Créer son rapport au monde
Dès lors, puisque le dessin exprime plus que la seule réalité, il est intéressant de se demander quelles images nous construisons inconsciemment d'un certain nombre de structures fondamentales : corps, famille, maison… Certains éléments des dessins obtenus rendent visibles les fantasmes en arrière-plan. Tel ou tel personnage se voit affublé d'une stature plus importante ou de caractéristiques surprenantes (dents de loup ou de vampire sur le père, mère avec un bébé dans le ventre, oubli du petit frère, …). Ces "actes manqués", ces "oublis" ou "mots d'esprit" graphiques révèlent l'inconscient du dessinateur et montrent l'organisation de sa structure psychique. Dans un certain nombre de cas, c'est d'ailleurs la poussée inconsciente qui le pousse à s'exprimer selon la méthode de création qui lui est la plus familière. Les personnes douées d'un don sont en fait des sujets qui sous la contrainte de leur psychisme ont mis en place une catharsis spécifique. L'œuvre soutient son créateur et vient stabiliser son psychisme. C'est évident lorsque les artistes indiquent comment leur art les a sauvés. Il a donné une direction à leurs pulsions qui sans quoi les auraient submergés.
La famille, un sujet de création très particulier
Lorsque nous dessinons notre famille, nous donnons corps aux fantasmes qui recouvrent chacun de ses membres réels. Nous sommes finalement peu en lien avec nos parents réels mais bien plus avec l'image que nous nous en sommes faits. Découvrir comment nous modifions la réalité est riche d'apprentissages. Nous sommes révélés à nous-mêmes. A la manière dont nous nous découvrons en psychanalyse, nous prenons conscience avec le dessin de notre désir dans ses effets de transformation. Ainsi, c'est dans la comparaison entre représentation et réalité que nous saisissons le plus clairement la distorsion induite par notre psychisme. En négatif, c'est le fonctionnement psychique qui s'en éclaire. En fonction des problématiques dans lesquelles nous sommes pris, tel détail ou telle modification deviendra prégnante. Par exemple, une représentation masculine blessée ou une mère toute-puissante lors de la période oedipienne.

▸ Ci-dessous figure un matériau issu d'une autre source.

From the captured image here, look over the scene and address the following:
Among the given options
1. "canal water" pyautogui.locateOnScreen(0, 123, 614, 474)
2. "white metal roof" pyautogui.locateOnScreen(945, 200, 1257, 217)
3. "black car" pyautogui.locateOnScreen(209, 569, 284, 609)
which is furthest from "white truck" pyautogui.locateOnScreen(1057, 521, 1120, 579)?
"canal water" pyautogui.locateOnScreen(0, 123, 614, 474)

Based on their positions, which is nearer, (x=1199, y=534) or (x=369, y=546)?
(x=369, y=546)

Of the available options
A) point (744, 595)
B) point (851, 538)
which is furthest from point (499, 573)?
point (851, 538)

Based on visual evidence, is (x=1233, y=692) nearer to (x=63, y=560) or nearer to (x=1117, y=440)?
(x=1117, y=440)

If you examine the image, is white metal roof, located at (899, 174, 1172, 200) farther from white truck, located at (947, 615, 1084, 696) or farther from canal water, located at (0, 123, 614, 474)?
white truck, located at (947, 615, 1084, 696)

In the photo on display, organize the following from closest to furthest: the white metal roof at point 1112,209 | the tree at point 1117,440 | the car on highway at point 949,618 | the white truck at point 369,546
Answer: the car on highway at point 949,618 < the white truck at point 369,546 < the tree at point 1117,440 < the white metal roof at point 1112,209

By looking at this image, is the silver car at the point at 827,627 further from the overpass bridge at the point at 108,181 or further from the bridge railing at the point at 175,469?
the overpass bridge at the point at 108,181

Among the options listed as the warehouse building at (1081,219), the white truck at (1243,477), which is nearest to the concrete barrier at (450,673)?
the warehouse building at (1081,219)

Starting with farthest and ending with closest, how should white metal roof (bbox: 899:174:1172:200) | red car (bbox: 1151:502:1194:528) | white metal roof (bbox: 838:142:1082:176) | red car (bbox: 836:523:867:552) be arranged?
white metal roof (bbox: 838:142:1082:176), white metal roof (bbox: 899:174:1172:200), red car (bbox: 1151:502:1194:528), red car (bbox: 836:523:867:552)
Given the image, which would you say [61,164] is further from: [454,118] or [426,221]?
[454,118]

L'art-thérapie, un processus complémentaire de la psychothérapie
L'art-thérapie est construite sur cette découverte du lien entre processus créatif et fonctionnement psychique. Elle est une excellente adjointe des psychothérapies plus traditionnelles qu'elle nourrit. Souvent, nous peinons à trouver des matériaux à travailler en analyse. C'est un effet de la résistance au traitement si bien décrite par Freud. Produire en parallèle du travail analytique est de nature à apporter des contenus qui pourront par la suite y être interprétés et mis en mots. D'ailleurs, les psychothérapies manifestent un intérêt pour toutes les productions psychiques. Les sculptures, peintures, dessins y sont considérés comme des langages. Or l'existence d'un langage rend possible la formulation d'une interprétation. Pour la psychanalyse, c'est sur elle que repose la résolution des complexes pathogènes et les souffrances qui y sont associées.